2. Handler / integration tests — full rendering with mock data
One layer up, handler tests render the full presentation stack — controller → handler → screen → components — with React Testing Library, backed by the same mock repositories as the usecase tests. These catch bugs unit tests can't: a prop mapped incorrectly, a loading state never wired to a spinner, a confirmation modal that doesn't actually call the delete action.
- Frontend: 47 handler test files under
libs/ui/src/presentation/screens, e.g.TransactionListHandler.test.tsx. - Backend: HTTP handler tests in
apps/api/presentation/restapiexercise realnet/http/httptestrequests against a handler backed by mock repositories, e.g.transaction_handler_test.go. A smaller set of repository tests, such astransaction_repo_test.go, run the real SQL against a test database to verify the queries themselves.
Together, these two levels mean every CRUD screen's loading, error, empty, and success states — and every API handler's request parsing and response shape — are covered without ever needing a running system.
3. End-to-end tests — real browser, real API, real database
What neither of the above can catch: a field renamed on the Go side that silently breaks the TypeScript transformer, an SSR auth redirect, a print dialog, or a transaction that's supposed to actually deduct a wallet balance in the database. Playwright tests in apps/web-e2e drive a real Chromium browser against a real Next.js server, a real Go API, and a real database.

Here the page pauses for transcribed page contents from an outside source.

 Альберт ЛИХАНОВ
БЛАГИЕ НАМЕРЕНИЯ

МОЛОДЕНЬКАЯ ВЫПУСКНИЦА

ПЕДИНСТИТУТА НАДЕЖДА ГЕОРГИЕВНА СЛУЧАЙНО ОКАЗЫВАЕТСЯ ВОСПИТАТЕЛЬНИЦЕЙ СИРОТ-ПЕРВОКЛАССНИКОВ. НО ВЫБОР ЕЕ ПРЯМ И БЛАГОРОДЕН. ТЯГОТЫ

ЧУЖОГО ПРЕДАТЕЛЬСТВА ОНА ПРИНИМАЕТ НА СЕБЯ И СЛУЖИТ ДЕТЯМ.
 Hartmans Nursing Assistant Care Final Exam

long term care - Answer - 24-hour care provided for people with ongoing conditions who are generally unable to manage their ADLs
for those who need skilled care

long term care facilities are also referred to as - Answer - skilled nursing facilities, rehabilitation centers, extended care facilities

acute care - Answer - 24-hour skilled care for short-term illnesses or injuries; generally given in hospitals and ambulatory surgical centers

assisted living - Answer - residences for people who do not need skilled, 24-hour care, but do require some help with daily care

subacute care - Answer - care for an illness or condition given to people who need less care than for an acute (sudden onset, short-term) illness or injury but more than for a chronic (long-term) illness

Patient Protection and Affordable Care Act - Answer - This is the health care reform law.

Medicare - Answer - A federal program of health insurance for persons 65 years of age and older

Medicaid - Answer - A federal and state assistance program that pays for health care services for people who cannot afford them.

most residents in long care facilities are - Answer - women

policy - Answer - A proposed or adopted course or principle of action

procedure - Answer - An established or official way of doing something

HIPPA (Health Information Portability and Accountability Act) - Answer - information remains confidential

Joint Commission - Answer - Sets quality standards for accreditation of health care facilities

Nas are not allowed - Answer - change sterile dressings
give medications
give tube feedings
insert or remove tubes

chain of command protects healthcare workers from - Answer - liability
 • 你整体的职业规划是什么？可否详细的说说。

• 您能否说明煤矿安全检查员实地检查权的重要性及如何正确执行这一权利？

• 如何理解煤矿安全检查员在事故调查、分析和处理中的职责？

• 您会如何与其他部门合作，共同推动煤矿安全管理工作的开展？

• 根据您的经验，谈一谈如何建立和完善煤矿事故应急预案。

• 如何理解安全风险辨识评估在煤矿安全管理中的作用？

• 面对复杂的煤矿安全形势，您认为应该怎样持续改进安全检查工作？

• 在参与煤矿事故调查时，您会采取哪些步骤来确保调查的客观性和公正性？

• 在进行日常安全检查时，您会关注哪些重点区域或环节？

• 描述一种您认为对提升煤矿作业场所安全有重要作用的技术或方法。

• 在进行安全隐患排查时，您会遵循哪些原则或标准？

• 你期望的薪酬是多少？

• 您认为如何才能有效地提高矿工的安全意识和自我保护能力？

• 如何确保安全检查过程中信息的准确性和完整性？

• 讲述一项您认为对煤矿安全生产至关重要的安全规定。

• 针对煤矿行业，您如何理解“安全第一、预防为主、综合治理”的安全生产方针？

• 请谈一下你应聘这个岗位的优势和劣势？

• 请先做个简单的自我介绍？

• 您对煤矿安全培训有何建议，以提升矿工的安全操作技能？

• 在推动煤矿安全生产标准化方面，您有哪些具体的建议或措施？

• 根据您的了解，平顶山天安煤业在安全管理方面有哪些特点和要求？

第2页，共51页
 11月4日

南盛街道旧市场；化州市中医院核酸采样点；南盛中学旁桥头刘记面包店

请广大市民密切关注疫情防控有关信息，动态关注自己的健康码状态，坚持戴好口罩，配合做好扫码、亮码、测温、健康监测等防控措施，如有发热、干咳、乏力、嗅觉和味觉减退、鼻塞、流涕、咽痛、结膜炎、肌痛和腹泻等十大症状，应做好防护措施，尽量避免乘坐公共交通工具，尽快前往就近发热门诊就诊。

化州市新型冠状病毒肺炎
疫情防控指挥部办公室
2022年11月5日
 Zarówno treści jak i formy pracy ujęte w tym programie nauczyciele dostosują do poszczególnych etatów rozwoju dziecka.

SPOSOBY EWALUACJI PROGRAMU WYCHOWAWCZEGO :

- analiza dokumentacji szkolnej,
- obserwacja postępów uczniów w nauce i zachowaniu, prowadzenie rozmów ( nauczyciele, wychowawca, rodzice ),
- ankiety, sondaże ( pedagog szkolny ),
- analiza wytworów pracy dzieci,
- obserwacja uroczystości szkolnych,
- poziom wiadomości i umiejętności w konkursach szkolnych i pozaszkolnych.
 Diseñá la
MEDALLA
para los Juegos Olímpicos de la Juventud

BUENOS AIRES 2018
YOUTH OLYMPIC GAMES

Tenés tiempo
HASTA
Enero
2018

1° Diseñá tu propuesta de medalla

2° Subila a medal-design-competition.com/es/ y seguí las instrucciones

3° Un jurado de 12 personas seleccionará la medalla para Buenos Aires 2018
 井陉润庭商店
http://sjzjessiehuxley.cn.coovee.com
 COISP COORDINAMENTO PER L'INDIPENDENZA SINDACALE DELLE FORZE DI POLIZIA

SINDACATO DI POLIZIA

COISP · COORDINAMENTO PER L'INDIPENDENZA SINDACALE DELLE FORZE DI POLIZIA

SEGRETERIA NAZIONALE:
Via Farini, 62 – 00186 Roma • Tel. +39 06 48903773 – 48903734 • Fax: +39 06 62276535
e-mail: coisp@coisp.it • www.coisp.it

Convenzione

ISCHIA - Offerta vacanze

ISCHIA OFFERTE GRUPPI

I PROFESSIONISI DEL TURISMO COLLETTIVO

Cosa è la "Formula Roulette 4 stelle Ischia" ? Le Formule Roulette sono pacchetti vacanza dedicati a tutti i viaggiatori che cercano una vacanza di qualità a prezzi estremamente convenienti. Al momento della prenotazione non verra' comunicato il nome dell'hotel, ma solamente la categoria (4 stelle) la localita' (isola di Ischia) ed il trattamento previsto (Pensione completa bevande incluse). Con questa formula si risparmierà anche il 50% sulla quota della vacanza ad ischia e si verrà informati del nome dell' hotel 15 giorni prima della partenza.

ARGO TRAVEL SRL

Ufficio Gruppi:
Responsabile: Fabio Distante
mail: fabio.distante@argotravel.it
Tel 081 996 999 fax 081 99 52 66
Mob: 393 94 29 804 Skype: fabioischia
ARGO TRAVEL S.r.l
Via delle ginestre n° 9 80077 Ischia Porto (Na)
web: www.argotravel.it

E2E coverage is deliberately narrow — it targets cross-page, cross-entity, money-handling flows that the layers above can't reach, and skips what's already well covered by handler tests:
| Flow | File | Why E2E |
|---|---|---|
| Authentication | auth.spec.ts | Real cookies and getServerSideProps redirects |
| Product CRUD | products.spec.ts | Full SSR data-fetch pipeline; a dependency for the transaction flow |
| Wallets & transfers | wallets.spec.ts | Real money movement between two records at once |
| Transactions | transactions.spec.ts | The core POS flow: products → coupon → payment → wallet, spanning multiple entities |
| Expenses & budgets | expenses.spec.ts | Cross-entity relationship between expense, budget, and wallet |
Simple, self-contained entities — categories, materials, suppliers, coupon creation — are intentionally not E2E tested; handler tests already cover their CRUD states fully, and the incremental value of a full browser round-trip is low. Test data for each spec is created and torn down through direct API calls in beforeAll/afterAll rather than through the UI, keeping runs fast and independent of each other. The full rationale lives in E2E_TEST_PLAN.md at the repo root.
The shape of the pyramid
▲ E2E (Playwright) 5 flows — cross-cutting, money-critical
▲▲▲ Handler / HTTP tests ~65 files — full render / full request per screen & endpoint
▲▲▲▲▲ Usecase tests ~90 files — every business rule, isolatedMost bugs are cheapest to catch at the bottom, where a test needs no server, no browser, and runs in milliseconds — so that's where most of the tests live. E2E stays small and focused on what only a real, fully-wired system can prove.